Вот эти-то причины и сближают страх с наслаждением: он таится в абсолютном мраке подполья, но не потому, что он “постыден” (хотя, по правде сказать, ныне никто не хочет сознаваться в своих страхах), а потому, что, раскалывая субъекта надвое и в то же время не затрагивая его целостности, страх имеет в своем распоряжении только общепринятые означающие: человеку, чувствующему, как в нем поднимается волна страха, заказан язык безумия.
________________________________________
Любой из нас может подтвердить, что удовольствие от текста переменчиво: нет никакой гарантии, что тот же самый текст сможет доставить нам удовольствие во второй раз; удовольствие мимолетно, зависит от настроения, от привычек, от обстоятельств; оно зыбко (его можно вымолить у Желания-чувствовать-себя-комфортабельно, однако Желание способно и отвергнуть нашу мольбу)... Что касается наслаждения текстом, то оно не отличается изменчивостью; с ним дело обстоит хуже: ему свойственна скороспелость; наслаждение никогда не наступает вовремя, оно не вызревает постепенно, словно плод. Здесь все совершается разом. Такая поспешность отчетливо заметна в современной живописи: едва мы уясним для себя сам принцип беспамятства, как он сразу же теряет всякую действенность, так что нам приходится переносить внимание на какой-нибудь другой объект. Эффект игры, эффект наслаждения возникает только с первого взгляда.
________________________________________
Искусство, по-видимому, давно уже скомпрометировано - как с исторической, так и с социологической точки зрения. Отсюда - попытки разрушить искусство, предпринимаемые самими художниками.
________________________________________
Мы научны потому, что у нас не хватает тонкости.
________________________________________
Просто-напросто в один прекрасный день мы вдруг начинаем испытывать потребность слегка ослабить гайки теории, сместить дискурс, идиолект, занятый самоповторением и оттого окостеневающий, расшевелить его каким-нибудь вопросом. Удовольствие и есть не что иное, как этот вопрос. Прослыв чем-то вульгарным, презираемым (кто всерьез решится сегодня называться гедонистом?), удовольствие как раз и способно воспрепятствовать возвращению текста к морали, к истине - к морали истины: это окольное, так сказать - “обходное” средство, без которого, однако, даже теории текста грозит опасность превратиться в центрированную систему, в философию смысла.
________________________________________
Невозможно в полной мере выразить всю сдерживающую силу удовольствия: удовольствие - это самая настоящая эпохэ, барьер, удерживающий на расстоянии все общепринятые (сами себя принимающие) ценности. Удовольствие - это сама нейтральность (форма демонического, более всего проникнутая перверсией).
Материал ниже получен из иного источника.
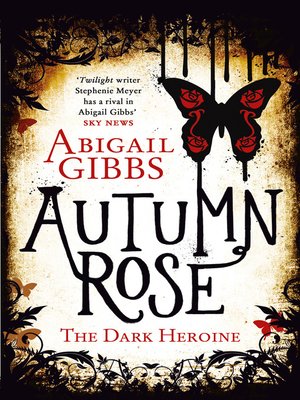 cover image of Autumn Rose (The Dark Heroine, Book 2)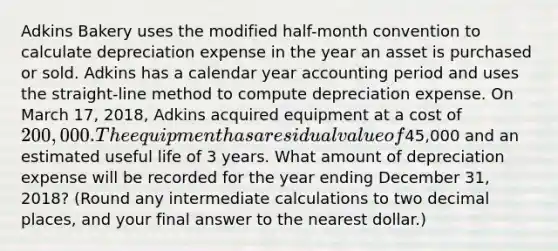 Adkins Bakery uses the modified​ half-month convention to calculate depreciation expense in the year an asset is purchased or sold. Adkins has a calendar year accounting period and uses the​ straight-line method to compute depreciation expense. On March​ 17, 2018, Adkins acquired equipment at a cost of​ 200,000. The equipment has a residual value of​45,000 and an estimated useful life of 3 years. What amount of depreciation expense will be recorded for the year ending December​ 31, 2018?​ (Round any intermediate calculations to two decimal​ places, and your final answer to the nearest​ dollar.)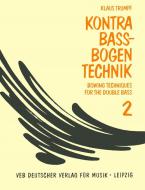 Kompendium der Kontrabass-Bogentechnik 2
________________________________________
В самом деле, достаточно кинематографисту записать человеческую речь с очень близкого расстояния (а это, по сути, и есть общее определение “фактуры” письма), позволить ощутить дыхание, трещинки, мягкую неровность человеческих губ, само присутствие человеческого лица во всей его материальности, телесности (письмо, как и голос, должно быть столь же непосредственным, нежным, влажным, покрытым мельчайшими пупырышками, подрагивающим, как мордочка животного), чтобы означаемое немедленно сгинуло где-то в бесконечной дали, а в уши мне бросилось, так сказать, звучание всей анонимной плоти актера: что-то подрагивает, покалывает, ласкает, поглаживает, пощипывает - что-то наслаждается.